On the economy, Kirkpatrick says that “there’s nothing like asking your co-workers to take a pay-cut.” In this vein, Kirkpatrick introduced H.R. 4720, the Taking Responsibility for Congressional Pay Act, which would require members of Congress to take a mandatory 5 percent pay-cut. The monies from this mandatory initiative would be sent to the Bureau of Public Debt, an agency with the U.S. Department of the Treasury (watch Representative Kirkpatrick talk about the bill on CBS’ “Washington Unplugged” here).
Endorsements: Representative Kirkpatrick has secured an endorsement from the Committee for a Livable Future (LivPac).
Chances of maintaining her seat: Running for her second term in Congress, Rep. Kirkpatrick had a busy freshman term in office. According to her website, Kirkpatrick sponsored 13 bills, not counting the Taking Responsibility for Congressional Pay Act. Although she has garnered some support for the pay cut, Kirkpatrick has said that the legislation has not made her popular with her colleagues.
Kirkpatrick does have experience in both the Arizona legislature and the U.S. Congress. Her hard work combined with her political background may give her the edge in the upcoming general election over political novice Paul Gosar in this Republican-leaning district.
Candidate: Paul Gosar (challenger)
Political experience: Dr. Paul Gosar, D.D.S., was part of the “Flagstaff Citizens for Fluoride Initiative,” a community committee that wanted to keep fluoride in the local water supply. Gosar also served on the committee for the Gold Crown Ball, a local Flagstaff charity event.
Professional experience: After receiving his D.D.S from the Creighton Boyne School of Dentistry, Gosar opened his own dental practice in Flagstaff in 1985. According to his official campaign website, Gosar has been named “Dentist of the Year” by the Arizona Dental Association and also was inducted into the Arizona Dental Association’s Hall of Fame.
Key Issues: Immigration remains a hot button topic in Arizona, and Gosar favors what he calls “true immigration reform.” On his website, he talks of his support of H.R. 1868 (Birthright Citizenship Act of 2009), a bill that would set limits on who can become an American citizen, in particular the children of undocumented immigrants.
Gosar also addresses small-business issues. As the owner of his own Flagstaff dental practice for 25 years, Gosar says he will ensure lower taxes and less government intrusion on the small-business owner.
On his website, Gosar favors more drilling as well as alternate energy sources. He refers to as a common sense approach to use all available resources and make the United States more energy independent.
Endorsements: Former Alaska Gov. Sarah Palin has endorsed Gosar, as have Coconino County Sheriff Joe Richards, Pinal County Sheriff Paul Babeu and Maricopa County Sheriff Joe Arpaio.
Chances of unseating Ann Kirkpatrick: Compared to Kirkpatrick, Gosar is a relative political novice, although he has been an active member of at least two local Flagstaff committees. The endorsement from the high-profile Palin is hard to ignore, though, and her support of Gosar combined with the backing of three key Arizona sheriffs could turn the general election in Arizona’s 1st Congressional District into a real horse race.

* **LISTED RECORDS**
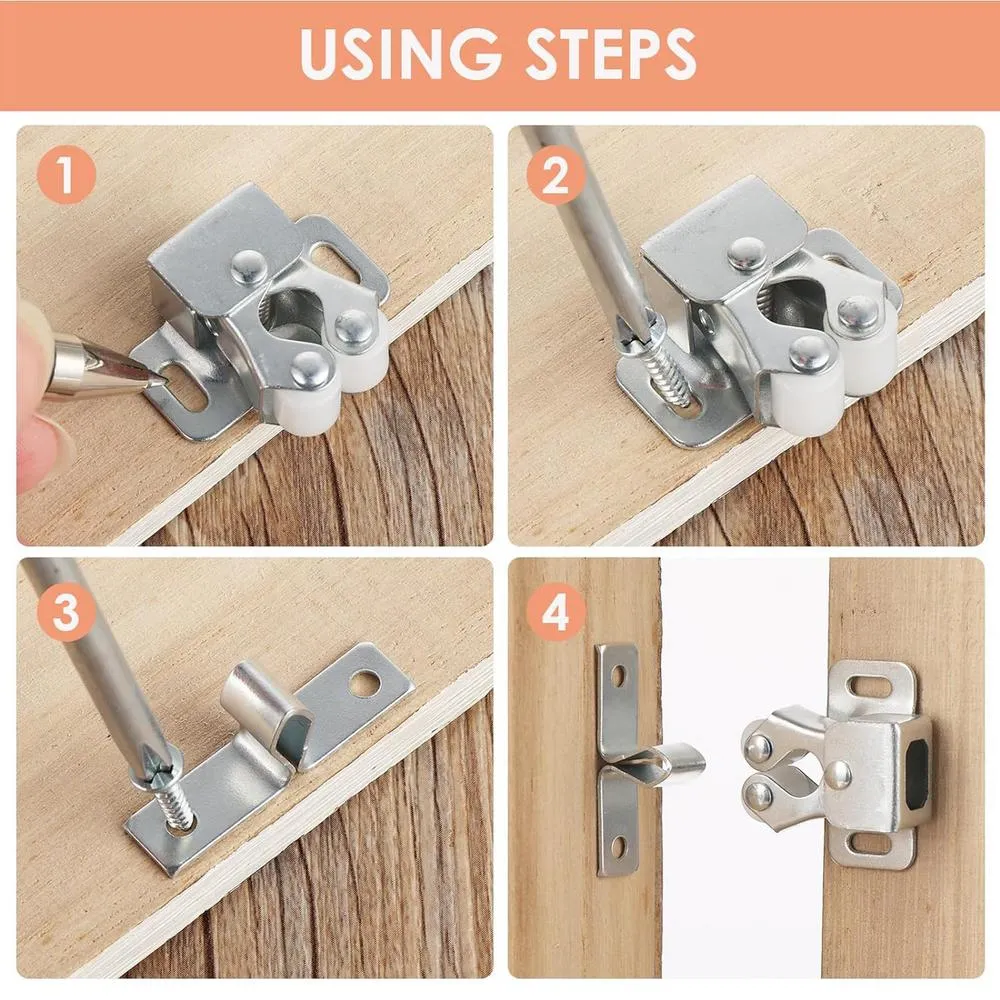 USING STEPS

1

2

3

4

--

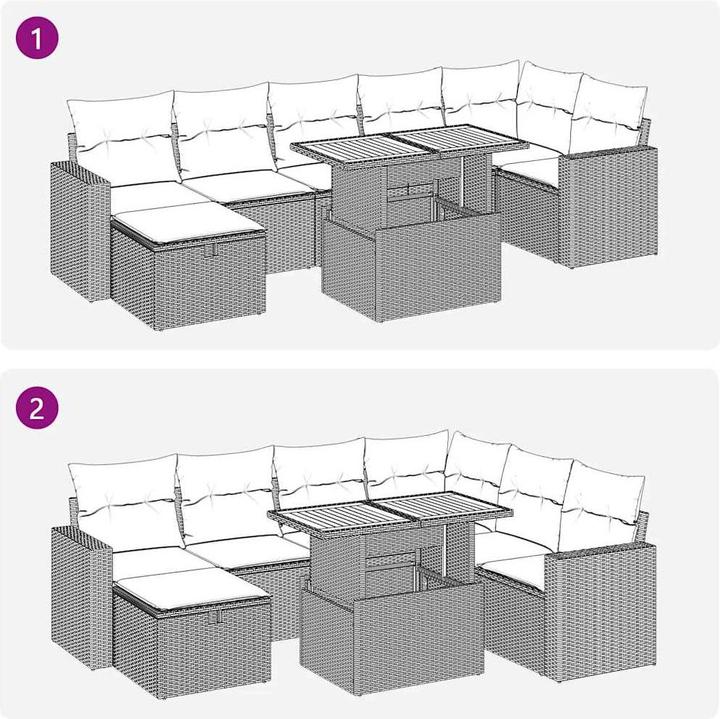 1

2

* **REQUIRED WORK**
**A)** Set down the passage of the candidate profile above from "Candidate: Paul Gosar" to "Hall of Fame." word for word.
**B)** Using the candidate profile above, answer each question briefly:
(i) What percentage pay cut would H.R. 4720 require members of Congress to take?
(ii) In what year did Gosar open his dental practice in Flagstaff?
(iii) Which organization endorsed Kirkpatrick?
**C)** Decide whether each statement agrees with the candidate profile above. Give yes or no with the words of the profile that settle it:
(i) Kirkpatrick sponsored 13 bills apart from the Taking Responsibility for Congressional Pay Act.
(ii) Gosar opposes more drilling.
(iii) Money from the pay cut in H.R. 4720 would go to the Bureau of Public Debt.

* **TASK SOLUTIONS**
**A)**
Candidate: Paul Gosar (challenger)
Political experience: Dr. Paul Gosar, D.D.S., was part of the “Flagstaff Citizens for Fluoride Initiative,” a community committee that wanted to keep fluoride in the local water supply. Gosar also served on the committee for the Gold Crown Ball, a local Flagstaff charity event.
Professional experience: After receiving his D.D.S from the Creighton Boyne School of Dentistry, Gosar opened his own dental practice in Flagstaff in 1985. According to his official campaign website, Gosar has been named “Dentist of the Year” by the Arizona Dental Association and also was inducted into the Arizona Dental Association’s Hall of Fame.

**B)**
(i) 5 percent
(ii) 1985
(iii) The Committee for a Livable Future (LivPac)

**C)**
(i) Yes: "Kirkpatrick sponsored 13 bills, not counting the Taking Responsibility for Congressional Pay Act."
(ii) No: "Gosar favors more drilling as well as alternate energy sources."
(iii) Yes: "The monies from this mandatory initiative would be sent to the Bureau of Public Debt"